The influential patient group had been expected to post abstracts containing detailed trial findings on its website in the coming days, ahead of a conference planned for July in Washington, D.C.
Data in the abstracts would have been subject to an embargo, barring their public release until the conference. But participants who were registered to attend the meeting would have had access to their contents, raising questions about whether that would give them information that could influence stock market trading.
Shares of Lilly have jumped 7 percent this week, largely on Wall Street expectations that favorable long-term effectiveness data could emerge from the study of solanezumab, an injectable drug with potential to become the first approved treatment to delay progression of Alzheimer's.
A spokesman for the Alzheimer's Association told Reuters on Thursday that the abstracts, summaries of clinical trial data to be presented at the meeting, could be posted within a few days on a special website for those registered for the event. He said the data would be strictly "embargoed" from publication or distribution until the meeting next month.
Asked if industry analysts, investors or others who might be tempted to trade on the information would be held to the same secrecy ground rules, he said "everyone" would be.
But on Friday, the Alzheimer's Association seemed to be reconsidering its plans, saying, "AAIC abstracts have not been published and there is no plan to publish them at this time. If and when they are published, we will alert people who are registered for AAIC to their availability."
Nicole Hebert, a spokeswoman for Lilly, said the company received numerous queries on Thursday from people about whether embargoed data from the trial were available. She said the company did not have discussions with the Alzheimer's Association about its embargo policy, and had no position on it.
Some Wall Street analysts had alerted their clients in research notes that the Alzheimer's Association would publish the abstracts as soon as today.
Eric Siemers, head of Lilly's Alzheimer's programs, on Thursday told Reuters the main abstract for solanezumab would contain virtually all important data from the study. He said that would be a departure from usual practice, in which abstracts provide only limited information.
Registration for the July 18-23 meeting is open to anyone, regardless of profession, who has paid the registration fee of up to US$1,040.
The Alzheimer's Association's wide access policy to embargoed materials contrasts with embargo policies of other leading patient groups, which tightly restrict such information to journalists who sign confidentiality agreements.
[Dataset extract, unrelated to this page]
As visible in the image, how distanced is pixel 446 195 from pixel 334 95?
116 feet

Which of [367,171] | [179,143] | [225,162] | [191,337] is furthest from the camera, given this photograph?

The vast majority of research abstracts at the annual meeting of the American College of Cardiology (ACC) are posted online two weeks before the studies are presented, without an embargo.
But data for about 15 or 20 of the most important studies, called late-breakers, are not posted. Instead, they are made exclusively available to the media a day or so before the presentations.
"Embargos give journalists time to digest the information, maybe run it past trusted experts and to prepare a good story," said ACC spokeswoman Beth Casteel.
The American Society of Clinical Oncology (ASCO) has similar policies. "Nobody except the media has access," a spokeswoman said.
Donald Langevoort, a professor at the Georgetown University Law Center, said the Alzheimer's Association's wide access to embargoed materials "raises lots of red flags. At the very least it's a public relations risk, and maybe a legal risk."